I like that range. It keeps the mid-level 3.5 feel longer ..... before the epic 'i'm a god' crap.

c.i.d.
 

malraux said:
But its not as if the conversion manual actually worked. It just gave the illusion of correct conversion, but didn't actually keep things correct. Really the best advice is to let everyone use the new rules and figure out what's best.

I thought the conversion manual worked fairly well. It enabled me to transfer a mid-level 2e campaign to 3e with little problem.

The only problem then as I imagine now, will be the clunkiness of re-starting a campaign with a new ruleset that didn't start from the 1st level.

Don't discount the difficulty of grasping rules for non-1st level characters in an untested (at the home table game).

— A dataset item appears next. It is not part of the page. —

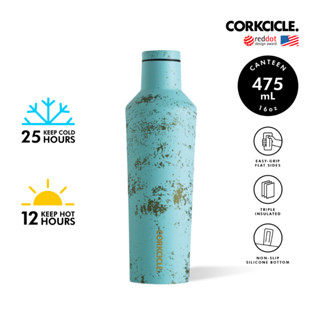 CORKCICLE ขวดสแตนเลสสูญญากาศ 3 ชั้น เก็บความเย็น 25 ชม. เก็บความร้อน 12 ชม. 475ML (16OZ) CANTEEN BALI BLUE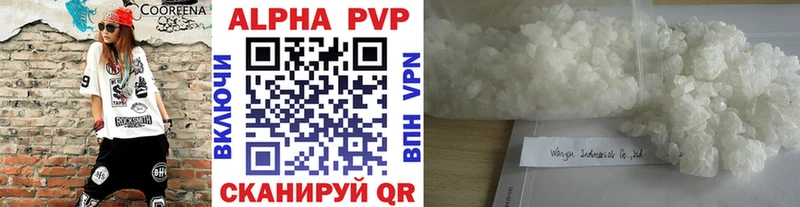 Купить  Мыски  А ПВП мука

That fact makes me lean towards simply starting a new 1st level campaign. (Plus most of my players are pro-4e).

c.i.d.
 


hong said:
This is a feature, not a bug.

Nice.

I'm thinking it'll be one of their own, a gnome that was never quite accepted in gnomish society. This misanthrope enjoyed swamp boat rides, thievery, and reductionary nose jobs.

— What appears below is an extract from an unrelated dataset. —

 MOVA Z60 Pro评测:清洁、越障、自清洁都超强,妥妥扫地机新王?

He'll also wear a hair piece.

c.i.d.
 

Cyronax said:
Nice.

I'm thinking it'll be one of their own, a gnome that was never quite accepted in gnomish society. This misanthrope enjoyed swamp boat rides, thievery, and reductionary nose jobs.

He'll also wear a hair piece.

c.i.d.

Nice... hehe

Internal Gnomish Genocide, sounds awesome!

(not to rain on the parade here, but gnomes exist in 4e. They're in MM1 and have rules for being playable as characters. They simply don't get space in PH1.)
 

bjorn2bwild said:
(not to rain on the parade here, but gnomes exist in 4e. They're in MM1 and have rules for being playable as characters. They simply don't get space in PH1.)


sshh......

Gnomes were my favorite race to play after humans. I'm trying to be as dramatic and bitchy as possible without a nod toward reality.

.....please stop being an anti-gnomite.

c.i.d.

PS - I'm one of the sad people who spent good tokens to buy the 'gnome card' at DDXP. Yes, now I too can be a gnome in LFR. Hopefully it power games well with wizard ;)
 

Cyronax said:
I thought the conversion manual worked fairly well. It enabled me to transfer a mid-level 2e campaign to 3e with little problem.
I dunno, just the conversion of abilities scores can throw off the balance. A character with exception strength in 2e would end up with 20+ in 3e before racial adjustments, something a character created within the rules couldn't ever be. That alone tells me that formulaic conversions aren't going to work.
 


I think the hardest thing in adventure conversion will be finding enough room for all the monsters and pcs to fight.